> Exercise inputs:
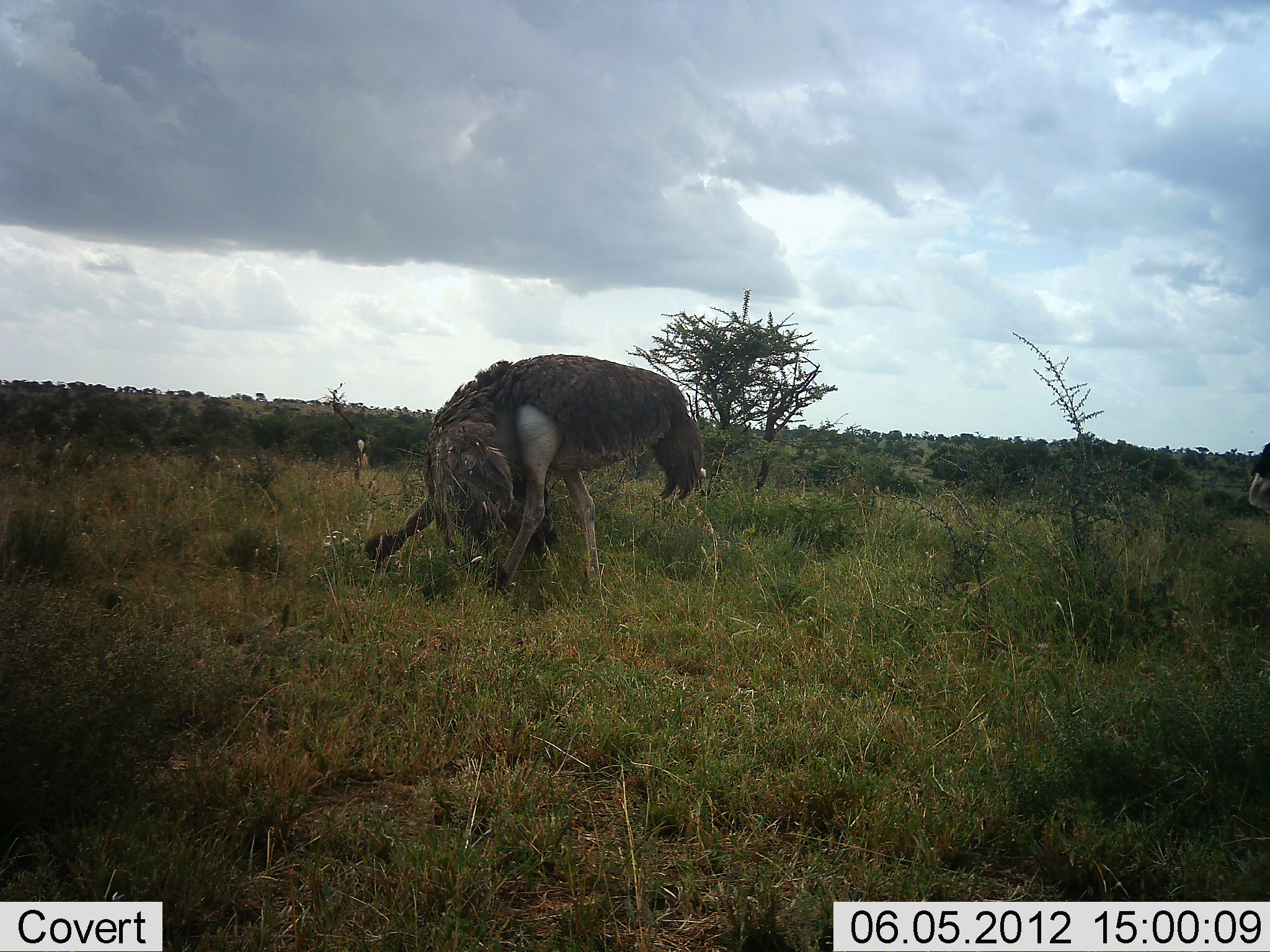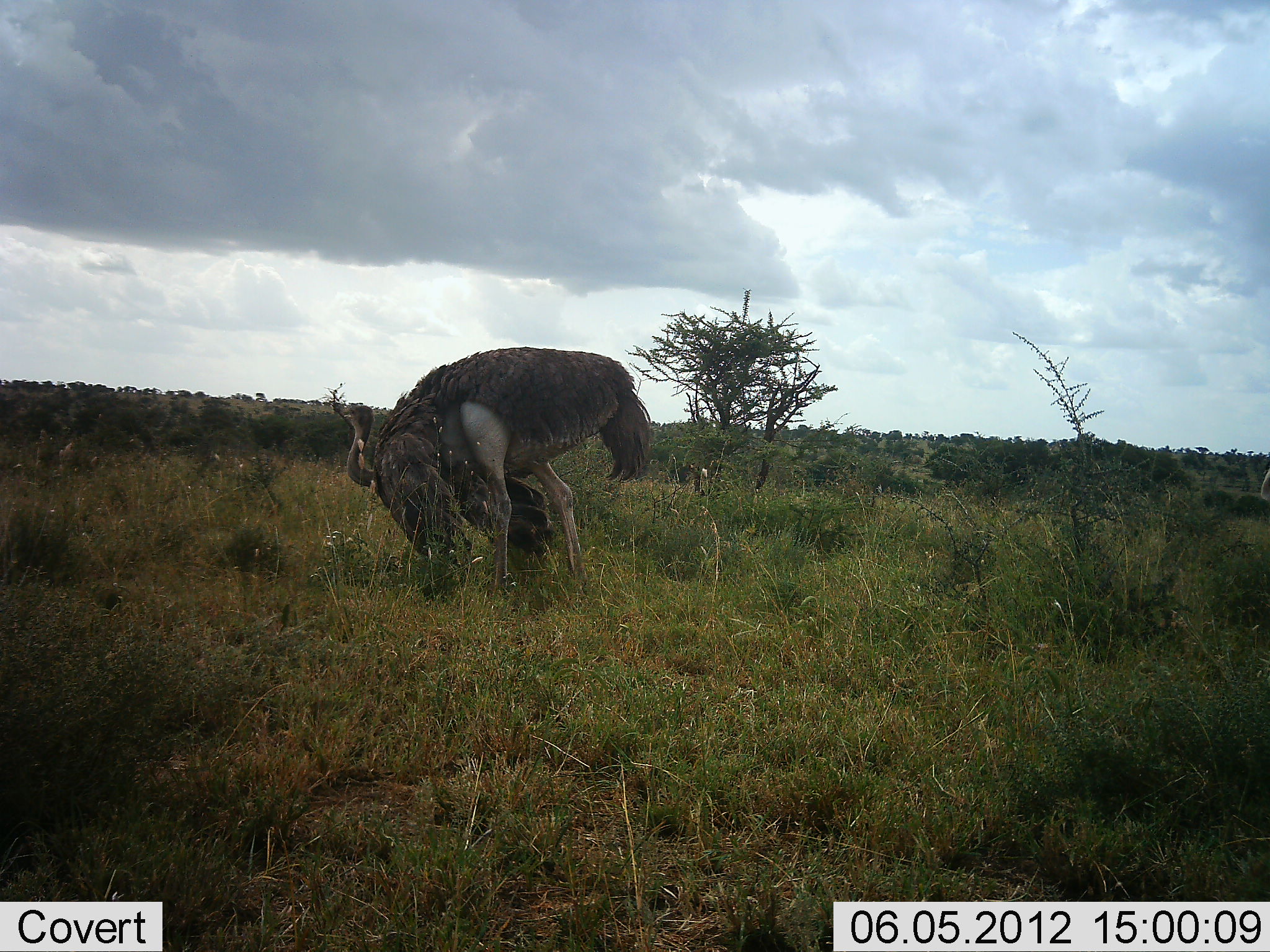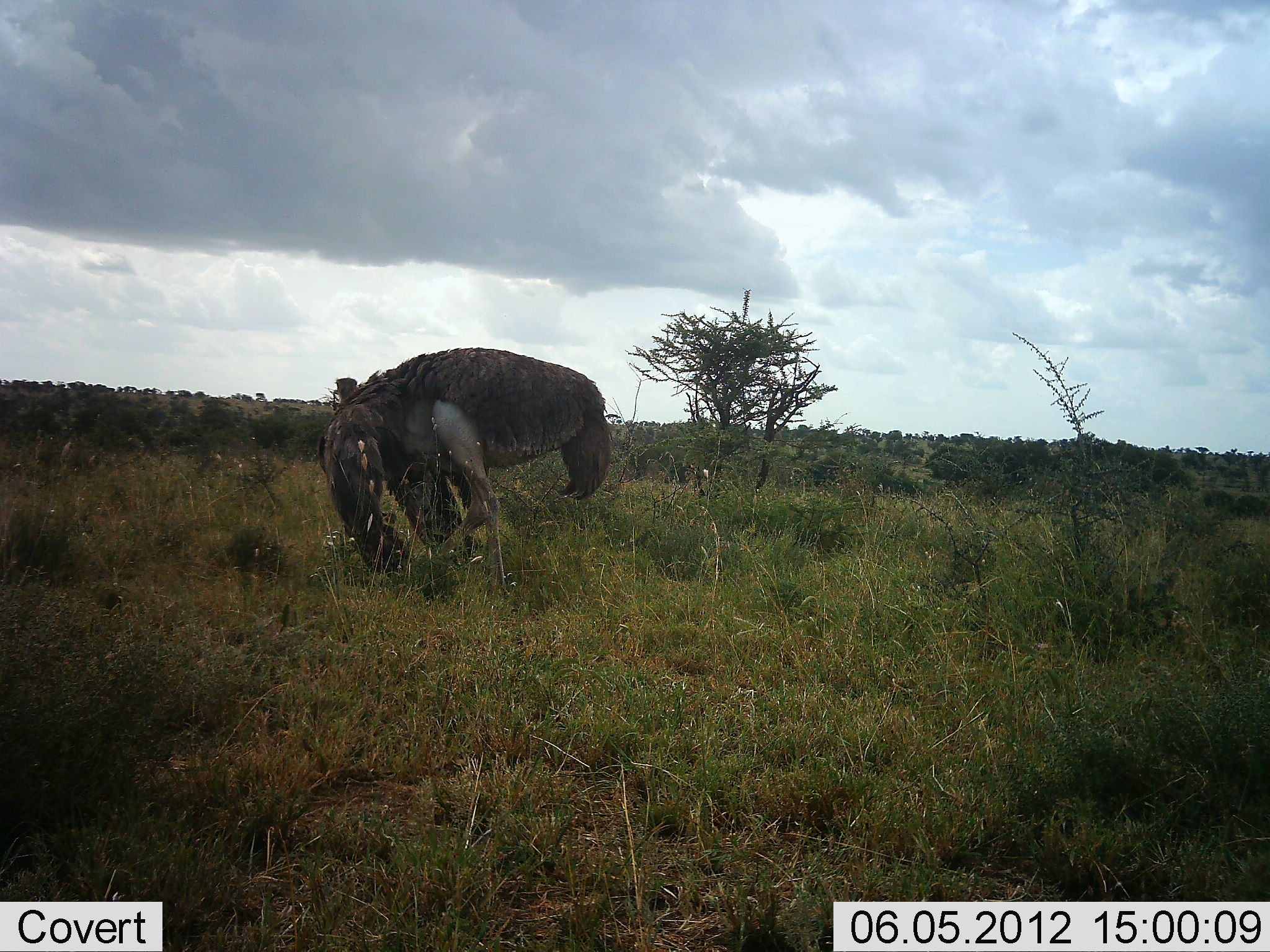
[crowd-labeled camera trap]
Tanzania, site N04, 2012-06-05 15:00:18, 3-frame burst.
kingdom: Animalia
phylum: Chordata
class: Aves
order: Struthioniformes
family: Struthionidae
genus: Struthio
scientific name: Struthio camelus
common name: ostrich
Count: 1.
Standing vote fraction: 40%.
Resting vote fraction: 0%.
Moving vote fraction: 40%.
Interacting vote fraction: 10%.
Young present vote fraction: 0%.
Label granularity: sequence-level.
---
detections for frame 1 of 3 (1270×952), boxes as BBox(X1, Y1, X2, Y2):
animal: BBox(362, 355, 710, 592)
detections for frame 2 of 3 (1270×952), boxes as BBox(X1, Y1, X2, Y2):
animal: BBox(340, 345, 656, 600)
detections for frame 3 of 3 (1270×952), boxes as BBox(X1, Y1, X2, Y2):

> What you will do:
Pull every line containing the word "vote" out of the material.

> Reply:
Standing vote fraction: 40%.
Resting vote fraction: 0%.
Moving vote fraction: 40%.
Interacting vote fraction: 10%.
Young present vote fraction: 0%.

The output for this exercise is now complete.